# using freebsd-update to update jails and their host



## Jago (Feb 27, 2011)

I have a 8.0 system with a few jails (using ezjail) that I am gearing to update to 8.2. I have used freebsd-update a few times in the past to upgrade a system between releases, but how I would I go about using it to also upgrade a few jails made using ezjail? I would obviously need to point freebsd-update to use /basejail as root which I assume isn't too hard, but what about having it merge the new/changed /etc files in individual jails?


----------



## sixtydoses (Feb 27, 2011)

After updating the host, I normally use `# ezjail-admin update -i` to update all my jails.


----------



## Jago (Feb 27, 2011)

sixtydoses said:
			
		

> After updating the host, I normally use `# ezjail-admin update -i` to update all my jails.
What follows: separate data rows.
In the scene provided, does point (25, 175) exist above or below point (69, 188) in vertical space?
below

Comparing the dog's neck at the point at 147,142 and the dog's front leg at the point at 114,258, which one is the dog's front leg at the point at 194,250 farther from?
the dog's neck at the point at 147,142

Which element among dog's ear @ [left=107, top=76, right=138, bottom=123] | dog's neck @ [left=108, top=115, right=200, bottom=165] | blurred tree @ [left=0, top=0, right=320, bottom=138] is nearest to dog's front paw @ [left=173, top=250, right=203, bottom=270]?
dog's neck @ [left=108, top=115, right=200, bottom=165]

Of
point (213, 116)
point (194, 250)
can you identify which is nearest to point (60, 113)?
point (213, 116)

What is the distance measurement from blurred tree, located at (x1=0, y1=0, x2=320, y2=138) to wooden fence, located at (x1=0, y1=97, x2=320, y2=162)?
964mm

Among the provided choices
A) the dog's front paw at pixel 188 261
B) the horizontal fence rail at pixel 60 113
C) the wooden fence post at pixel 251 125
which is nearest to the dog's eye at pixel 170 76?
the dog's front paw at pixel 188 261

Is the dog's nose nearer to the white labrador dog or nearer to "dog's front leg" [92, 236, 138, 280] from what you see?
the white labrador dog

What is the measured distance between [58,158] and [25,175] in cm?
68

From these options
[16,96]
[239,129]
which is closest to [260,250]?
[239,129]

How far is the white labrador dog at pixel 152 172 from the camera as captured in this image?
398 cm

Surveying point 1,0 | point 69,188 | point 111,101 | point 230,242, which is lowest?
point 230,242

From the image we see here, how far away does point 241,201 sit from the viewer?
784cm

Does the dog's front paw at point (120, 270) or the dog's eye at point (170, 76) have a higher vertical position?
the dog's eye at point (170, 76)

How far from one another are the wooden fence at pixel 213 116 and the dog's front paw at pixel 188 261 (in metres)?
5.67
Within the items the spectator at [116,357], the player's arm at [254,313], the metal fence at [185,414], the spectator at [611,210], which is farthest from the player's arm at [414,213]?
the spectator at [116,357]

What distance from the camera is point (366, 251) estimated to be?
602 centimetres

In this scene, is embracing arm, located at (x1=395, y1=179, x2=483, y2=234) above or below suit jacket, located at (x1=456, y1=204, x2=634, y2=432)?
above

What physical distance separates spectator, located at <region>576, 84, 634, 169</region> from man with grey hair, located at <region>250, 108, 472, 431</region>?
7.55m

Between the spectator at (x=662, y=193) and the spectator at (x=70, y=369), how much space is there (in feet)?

> If the -i (install only) option is given, ezjail-admin update performs a make installworld, otherwise make world is invoked.
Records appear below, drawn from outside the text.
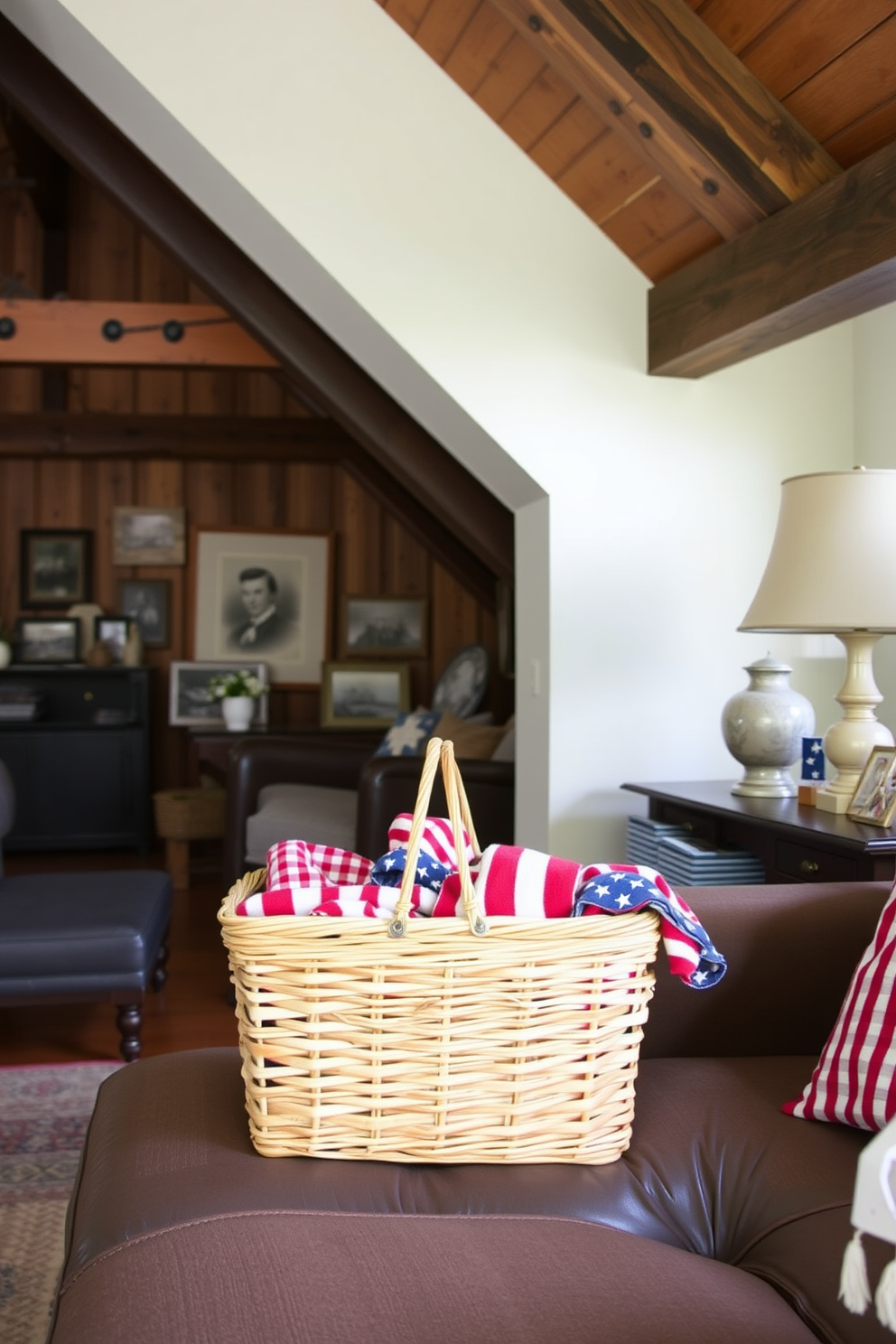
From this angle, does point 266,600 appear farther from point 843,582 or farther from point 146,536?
point 843,582

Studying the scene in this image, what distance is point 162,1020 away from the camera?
11.0 ft

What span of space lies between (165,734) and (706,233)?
4327 millimetres

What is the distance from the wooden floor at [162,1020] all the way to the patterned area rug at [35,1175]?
15 centimetres

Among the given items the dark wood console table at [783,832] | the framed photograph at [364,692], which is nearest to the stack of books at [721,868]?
the dark wood console table at [783,832]

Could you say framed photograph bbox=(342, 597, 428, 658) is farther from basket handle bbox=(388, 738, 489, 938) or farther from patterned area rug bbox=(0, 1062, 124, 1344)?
basket handle bbox=(388, 738, 489, 938)

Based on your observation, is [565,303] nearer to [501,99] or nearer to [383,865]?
[501,99]

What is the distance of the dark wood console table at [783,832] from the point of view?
205 centimetres

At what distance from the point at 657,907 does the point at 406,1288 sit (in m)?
0.50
This isn't going to do anything for me, since freebsd-update does binary updates, no building of the source tree is involved, so anything involving a "make installworld", such as "ezjail-admin update -i" is going to fail.


----------



## sixtydoses (Feb 28, 2011)

From http://erdgeist.org/arts/software/ezjail/:



> ezjail-admin update does not (re)build the whole world by default, anymore. You have to provide -b (buildworld, installworld), -i (installworld only) or (as a new option) -u to use freebsd-update to update your base jail.


----------